Proceedings Track Instructions: We welcome original submissions for the proceedings track, which will be published in the CVPR Workshops Proceedings. All accepted papers will be presented as posters and a selected group of papers will be presented as 10-minute spotlight talks. Submitted papers must follow the CVPR 2025 submission format (template link). Submissions to the proceedings track are limited to 4 pages in addition to an appendix.
Use the Proceedings Track submission link to submit your manuscript.
Non-Proceedings Track Instructions: We welcome already published works or papers being presented at CVPR for the non-proceedings track. All accepted papers will be presented as posters and a selected group of papers will be presented as 10-minute spotlight talks. Submitted papers must follow the CVPR 2025 submission format (template link). Non-proceedings submissions are allowed up to 8 pages and an appendix.
Use the Non-Proceedings Track submission link to submit your manuscript.
Submission Instructions: We will be using OpenReview to manage submissions, following a double-blind review process. All submissions must be anonymized. There will be no rebuttal phase. All accepted papers will be presented as posters at the workshop, and a selected set of submissions from both the proceedings and non-proceedings tracks will be chosen for spotlight presentations at the workshop. At least one author must be physically present for a spotlight talk.
Important Dates:
March 1st March 10th AOE - Paper submission deadline on OpenReview :
Proceedings Track submission link,
Non-Proceedings Track submission link
March 21 March 28th- Paper Acceptance Notification.
April 4th AOE - Camera Ready Deadline.
Areas of interest include but are not limited to:
Visualizing and Understanding Internal Components of Vision and Multimodal Models:
This involves developing methods for visualizing units of vision models such as neurons and attention heads.
Scaling and Automating Interpretability Methods:
How can we scale interpretability methods to larger models and beyond toy datasets for practical applications? This includes developing toolkits and interfaces for practitioners.
Evaluating Interpretability Methods:
This involves developing benchmarks and comparing interpretability methods.
Model Editing and Debiasing:
After developing methods for visualizing and understanding the internals of vision models, how can we causally intervene to change model behavior and make it more safe, less biased, and suited for specific tasks?
Identifying Failure Modes and Correcting Them:
Can we visualize the internals of models to find shortcomings of algorithms or architectures?

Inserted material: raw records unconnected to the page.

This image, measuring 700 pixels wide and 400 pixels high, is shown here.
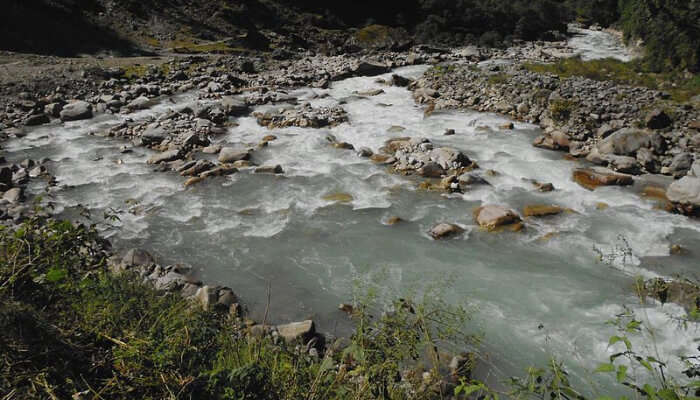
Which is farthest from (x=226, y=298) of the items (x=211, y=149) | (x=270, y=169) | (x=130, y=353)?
(x=211, y=149)

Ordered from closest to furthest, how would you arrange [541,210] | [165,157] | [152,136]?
[541,210] < [165,157] < [152,136]

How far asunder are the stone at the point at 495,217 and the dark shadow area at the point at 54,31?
2835cm

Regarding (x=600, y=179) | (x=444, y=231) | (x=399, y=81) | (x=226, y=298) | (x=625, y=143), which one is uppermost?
(x=399, y=81)

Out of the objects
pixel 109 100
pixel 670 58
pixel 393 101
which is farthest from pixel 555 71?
pixel 109 100

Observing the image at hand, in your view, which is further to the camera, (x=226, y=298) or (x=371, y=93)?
(x=371, y=93)

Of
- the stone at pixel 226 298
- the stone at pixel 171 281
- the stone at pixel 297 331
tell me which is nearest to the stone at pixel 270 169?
the stone at pixel 171 281

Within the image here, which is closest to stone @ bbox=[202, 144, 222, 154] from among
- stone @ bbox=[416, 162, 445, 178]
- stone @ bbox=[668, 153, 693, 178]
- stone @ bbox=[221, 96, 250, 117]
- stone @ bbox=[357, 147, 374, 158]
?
stone @ bbox=[221, 96, 250, 117]

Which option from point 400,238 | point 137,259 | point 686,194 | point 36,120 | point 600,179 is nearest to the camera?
point 137,259

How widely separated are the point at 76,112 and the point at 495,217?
1647 centimetres

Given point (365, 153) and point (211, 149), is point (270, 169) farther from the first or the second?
point (365, 153)

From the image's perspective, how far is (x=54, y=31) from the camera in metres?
28.7

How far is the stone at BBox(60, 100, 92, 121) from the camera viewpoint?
16.5 meters

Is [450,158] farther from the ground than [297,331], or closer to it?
farther from the ground

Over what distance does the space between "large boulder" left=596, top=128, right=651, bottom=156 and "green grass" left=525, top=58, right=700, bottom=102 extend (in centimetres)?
502
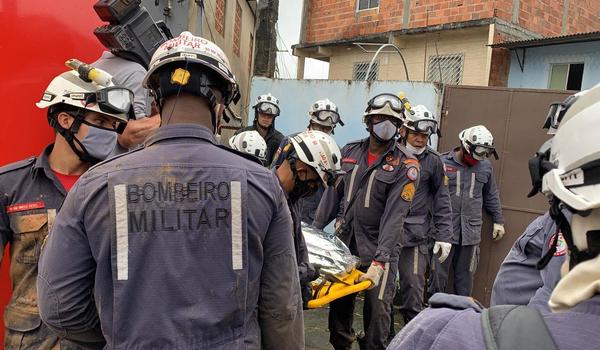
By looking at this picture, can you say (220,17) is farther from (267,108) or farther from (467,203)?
(467,203)

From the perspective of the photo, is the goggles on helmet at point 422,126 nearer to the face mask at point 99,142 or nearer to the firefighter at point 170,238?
the face mask at point 99,142

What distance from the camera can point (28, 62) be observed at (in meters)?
2.40

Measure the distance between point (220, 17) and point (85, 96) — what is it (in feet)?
21.5

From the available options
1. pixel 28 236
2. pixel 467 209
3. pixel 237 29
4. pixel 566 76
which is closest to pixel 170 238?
pixel 28 236

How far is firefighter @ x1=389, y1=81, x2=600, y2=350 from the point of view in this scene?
816 millimetres

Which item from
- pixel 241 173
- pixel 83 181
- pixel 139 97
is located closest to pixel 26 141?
pixel 139 97

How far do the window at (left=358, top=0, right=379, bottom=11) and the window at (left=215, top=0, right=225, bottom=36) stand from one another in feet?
17.7

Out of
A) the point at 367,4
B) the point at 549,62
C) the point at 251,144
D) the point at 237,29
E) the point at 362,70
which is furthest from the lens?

How can we use these findings to improve design choices?
Emergent Behavior in Vision and Multimodal Models:
Using interpretability techniques, what are intriguing properties that we can discover of large vision and multimodal models? Examples include entanglement of visual and language concepts in CLIP or controllable linear subspaces in diffusion models.
Representation Similarity and Universality:
Several works have found the convergence of representations learned with different model architectures trained with different datasets, with different tasks and modalities. How can we characterize the similarity of these different models.
Understanding Vision Models with Language:
How can we develop methods to use language representations to explain visual representations?
In-Context Learning:
Language models have shown impressive zero-shot capabilities. How can we elicit similar responses from vision models?
Understanding the Role of Data and Model Behavior:
What role does data have on the algorithm? What are biases and properties we can extract from datasets?